Problem description » Each record beneath this line is to be copied exactly.

Saved data entries »
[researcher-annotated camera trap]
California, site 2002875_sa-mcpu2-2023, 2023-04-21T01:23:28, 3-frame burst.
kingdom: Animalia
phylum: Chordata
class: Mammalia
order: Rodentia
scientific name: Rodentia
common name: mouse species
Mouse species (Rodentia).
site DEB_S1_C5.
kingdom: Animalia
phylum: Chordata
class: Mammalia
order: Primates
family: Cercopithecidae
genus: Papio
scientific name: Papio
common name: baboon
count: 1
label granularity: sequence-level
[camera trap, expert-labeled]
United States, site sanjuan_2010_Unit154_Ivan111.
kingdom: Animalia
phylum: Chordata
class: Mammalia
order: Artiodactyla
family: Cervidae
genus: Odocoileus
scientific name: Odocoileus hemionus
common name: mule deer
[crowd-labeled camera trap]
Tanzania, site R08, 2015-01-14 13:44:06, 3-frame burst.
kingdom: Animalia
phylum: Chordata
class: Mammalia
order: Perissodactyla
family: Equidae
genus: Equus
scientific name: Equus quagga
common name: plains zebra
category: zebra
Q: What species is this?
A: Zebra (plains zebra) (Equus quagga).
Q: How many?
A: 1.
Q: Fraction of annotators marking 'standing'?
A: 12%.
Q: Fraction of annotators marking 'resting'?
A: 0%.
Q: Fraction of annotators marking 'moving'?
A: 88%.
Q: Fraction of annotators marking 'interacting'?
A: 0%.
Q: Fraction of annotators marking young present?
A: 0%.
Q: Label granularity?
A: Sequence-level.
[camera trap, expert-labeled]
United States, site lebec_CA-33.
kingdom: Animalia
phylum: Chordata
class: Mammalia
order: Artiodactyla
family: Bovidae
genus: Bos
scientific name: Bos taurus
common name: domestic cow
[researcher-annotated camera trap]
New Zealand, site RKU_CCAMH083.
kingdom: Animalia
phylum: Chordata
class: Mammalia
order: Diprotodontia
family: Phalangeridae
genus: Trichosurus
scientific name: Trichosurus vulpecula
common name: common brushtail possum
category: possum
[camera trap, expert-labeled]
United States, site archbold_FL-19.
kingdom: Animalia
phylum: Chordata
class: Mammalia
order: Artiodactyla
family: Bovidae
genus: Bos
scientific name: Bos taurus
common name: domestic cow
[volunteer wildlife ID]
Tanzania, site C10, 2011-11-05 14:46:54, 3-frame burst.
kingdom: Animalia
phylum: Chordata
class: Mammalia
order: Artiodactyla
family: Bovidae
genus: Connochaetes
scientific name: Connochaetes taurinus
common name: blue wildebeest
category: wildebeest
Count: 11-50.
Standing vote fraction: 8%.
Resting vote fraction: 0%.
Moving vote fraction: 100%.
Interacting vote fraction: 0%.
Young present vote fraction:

Output of the task »
[researcher-annotated camera trap]
California, site 2002875_sa-mcpu2-2023, 2023-04-21T01:23:28, 3-frame burst.
kingdom: Animalia
phylum: Chordata
class: Mammalia
order: Rodentia
scientific name: Rodentia
common name: mouse species
Mouse species (Rodentia).
site DEB_S1_C5.
kingdom: Animalia
phylum: Chordata
class: Mammalia
order: Primates
family: Cercopithecidae
genus: Papio
scientific name: Papio
common name: baboon
count: 1
label granularity: sequence-level
[camera trap, expert-labeled]
United States, site sanjuan_2010_Unit154_Ivan111.
kingdom: Animalia
phylum: Chordata
class: Mammalia
order: Artiodactyla
family: Cervidae
genus: Odocoileus
scientific name: Odocoileus hemionus
common name: mule deer
[crowd-labeled camera trap]
Tanzania, site R08, 2015-01-14 13:44:06, 3-frame burst.
kingdom: Animalia
phylum: Chordata
class: Mammalia
order: Perissodactyla
family: Equidae
genus: Equus
scientific name: Equus quagga
common name: plains zebra
category: zebra
Q: What species is this?
A: Zebra (plains zebra) (Equus quagga).
Q: How many?
A: 1.
Q: Fraction of annotators marking 'standing'?
A: 12%.
Q: Fraction of annotators marking 'resting'?
A: 0%.
Q: Fraction of annotators marking 'moving'?
A: 88%.
Q: Fraction of annotators marking 'interacting'?
A: 0%.
Q: Fraction of annotators marking young present?
A: 0%.
Q: Label granularity?
A: Sequence-level.
[camera trap, expert-labeled]
United States, site lebec_CA-33.
kingdom: Animalia
phylum: Chordata
class: Mammalia
order: Artiodactyla
family: Bovidae
genus: Bos
scientific name: Bos taurus
common name: domestic cow
[researcher-annotated camera trap]
New Zealand, site RKU_CCAMH083.
kingdom: Animalia
phylum: Chordata
class: Mammalia
order: Diprotodontia
family: Phalangeridae
genus: Trichosurus
scientific name: Trichosurus vulpecula
common name: common brushtail possum
category: possum
[camera trap, expert-labeled]
United States, site archbold_FL-19.
kingdom: Animalia
phylum: Chordata
class: Mammalia
order: Artiodactyla
family: Bovidae
genus: Bos
scientific name: Bos taurus
common name: domestic cow
[volunteer wildlife ID]
Tanzania, site C10, 2011-11-05 14:46:54, 3-frame burst.
kingdom: Animalia
phylum: Chordata
class: Mammalia
order: Artiodactyla
family: Bovidae
genus: Connochaetes
scientific name: Connochaetes taurinus
common name: blue wildebeest
category: wildebeest
Count: 11-50.
Standing vote fraction: 8%.
Resting vote fraction: 0%.
Moving vote fraction: 100%.
Interacting vote fraction: 0%.
Young present vote fraction:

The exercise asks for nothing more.